Policy experts at the world’s leading professional association of Environment and Sustainability professionals has today welcomed Prime Minister Teresa May’s confirmation that an overhaul of technical education and skills will form a central part of the Plan for Britain – but warns the strategy must be one for the long term.

Martin Baxter, Chief Policy Advisor at IEMA said this morning that the approach and predicted investment in building a stronger technical skills portfolio to boost the UK’s productivity and economic resilience is positive, and presents an opportunity to drive the UK’s skills profile and commitment to sustainability outside of the EU.


Commenting on the launch of the Government’s Industrial Strategy Green Paper, Baxter said today:

“Government must use the Industrial Strategy as an opportunity to accelerate the UK’s transition to a low-carbon, resource efficient economy – one that is flexible and agile and which gives a progressive outlook for the UK’s future outside the EU.

We welcome the focus on skills and education, as it is vital that tomorrow’s workforce has the competence and capability to innovate and compete globally in high-value manufacturing and leading technology.

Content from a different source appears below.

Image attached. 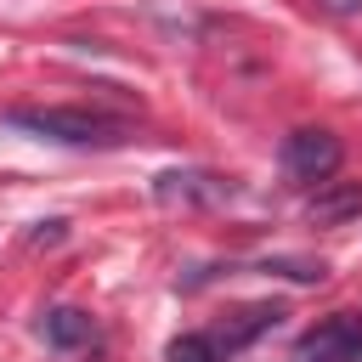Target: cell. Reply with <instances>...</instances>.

There is a real opportunity with the Industrial Strategy, and forthcoming 25 year Environment Plan and Carbon Emissions Reduction Plan, to set long-term economic and environmental outcomes which set the conditions to unlock investment, enhance natural capital and provide employment and export opportunities for UK business.


We will ensure that the Environment and Sustainability profession makes a positive contribution in responding to the Green Paper.”